Wednesday One-Liners: Fact or Fiction?

Guy: It’s like August: Osage County, but with zombies.

–Manhattan Theatre Source

Overheard by: Emily B.

Girl: You know what they say: two in the bush, one in the wizard.

–Dorm, Pratt Institute

College student: Ghosts? They’re like VT!

–186th St & Amsterdam

Black female suit on cell: Yeah, well you betta hope Tinkabell comes along… Or whoever the fuck it is who grants you ya damn wishes!

–Penn Station

Overheard by: emily d.

Annoyed man on cell walking down stairs: No, mom, I don’t know what werewolves eat!
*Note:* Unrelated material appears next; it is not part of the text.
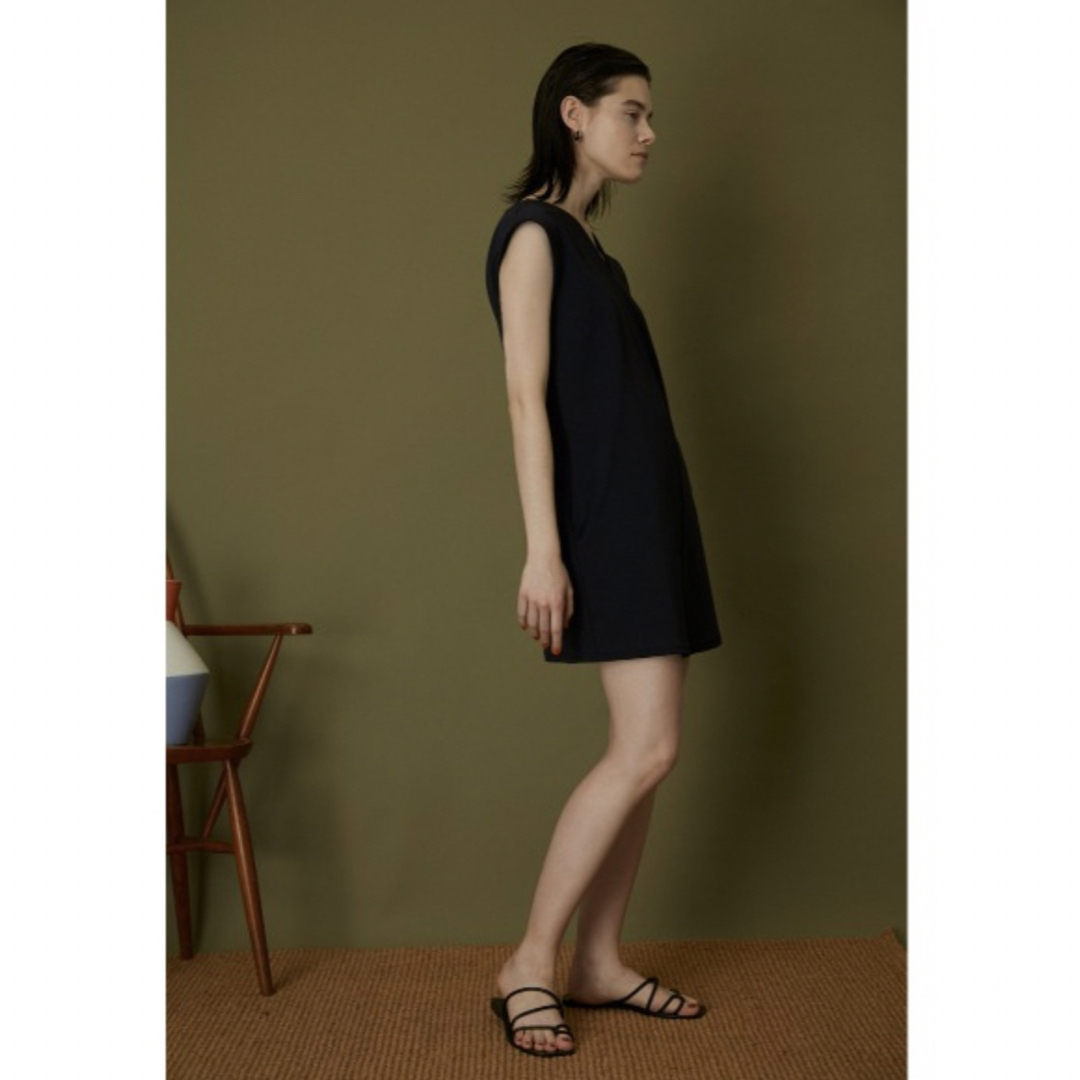 RIM.ARK(リムアーク)のリムアーク　V neck short all in one ベージュ　36  レディースの水着/浴衣(水着)の商品写真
No, mom, I don’t! Mom, I can’t talk right now, I’m going into the subway!

–Union Square Subway Entrance

Overheard by: Masked Avenger

People for the Ethical Treatment Of Wednesday One-Liners

Girl to guy: I don’t think that hamsters respond to you as much as, like, a guinea pig does.

–Bank St. & Greenwich St.

Overheard by: Katie Compa

Crazy redneck-looking guy to PETA circus protester: They’re gonna do to us what they did to the lions! We’ll be put in concentration camps!

–Madison Square Garden

Overheard by: Santiago and Catie

Guy: And she can ride him like a horse!

–W 103rd St

Graying Brooklyn guy to another: You know, the only thing I haven’t seen is a bobcat.

–7th Ave & 4th St, Brooklyn

Underclassman to another: Lizards can’t impregnate anyone. They don’t even have penises.
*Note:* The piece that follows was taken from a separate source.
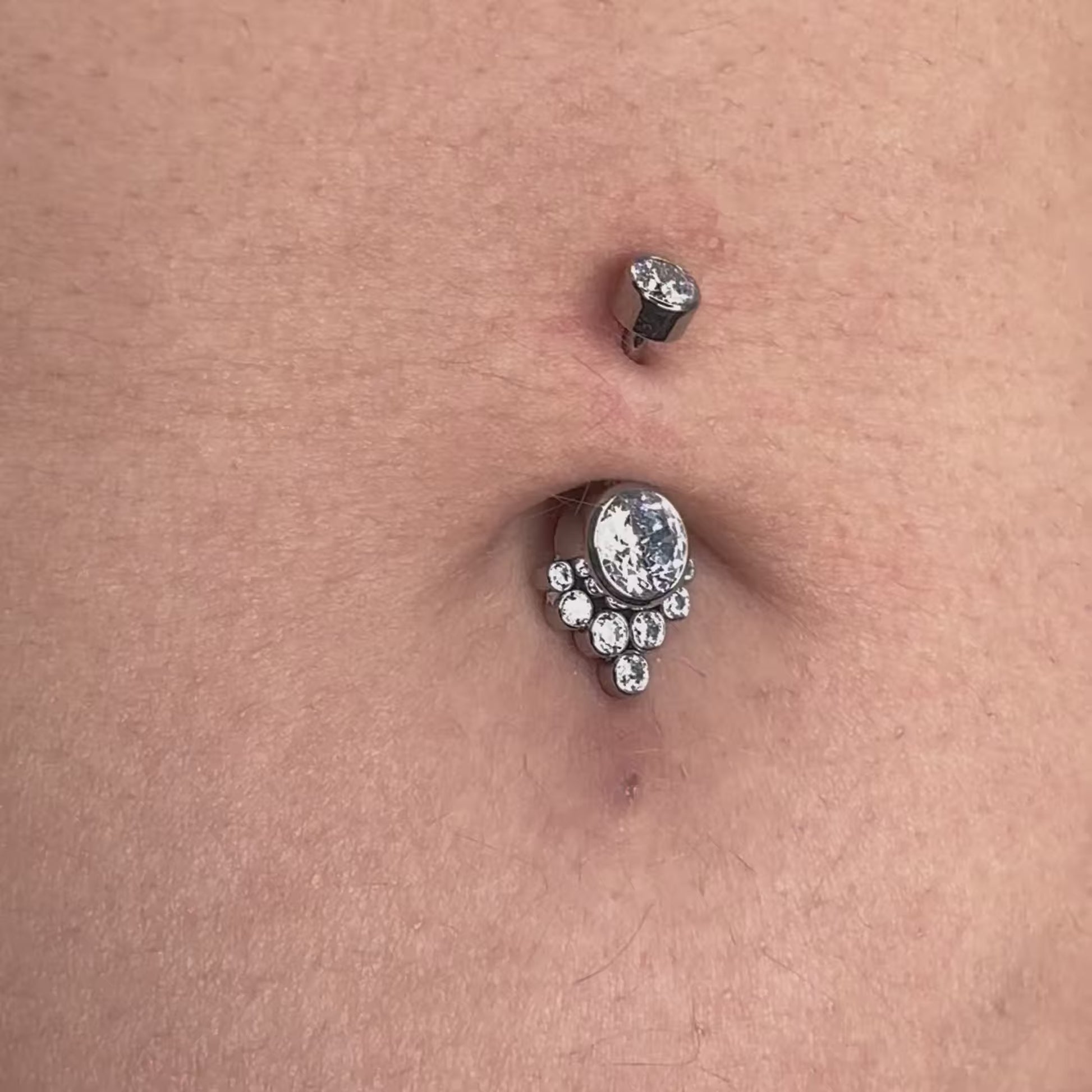 Piercing Ombelico (Navel) Cluster in titanio, gioiello curvo con zirconi per un look brillante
–Townsend Harris High School

Overheard by: amused

Drunk man in tiger costume to McDonald’s worker: There’s an escaped zoo animal and he wants to eat your pussy. Stop serving your food and hide! (then steals bowl of jams used for breakfast menu)

–McDonald’s

Would You Like It As a Suppository?

Preppy-looking 30-something, pointing to the rice: Ew! What is that green stuff?
Underpaid Chipotle employee: It’s cilantro.
Preppy-looking 30-something: I don’t even know what that is. Why would you put that there?

–Chipotle, Union Square

Overheard by: shorty j


Whew!

Young suit: Does putting my Oxycontin dealer into my new phone before Laura* make me a bad boyfriend?
Female Suit: No… I think that just makes you a drug addict.

–61st St & Park Ave


Tonight on BallBusters

Guido: I want to see if I can kick his balls through his hat.
Girl: Through his hat?
Guido: Yeah, they’d have to go through his brain and skull first, though.
Guy #1: I’m pretty sure they’d get stuck like halfway through his abdomen.
Guy #2: They’d probably burst, actually.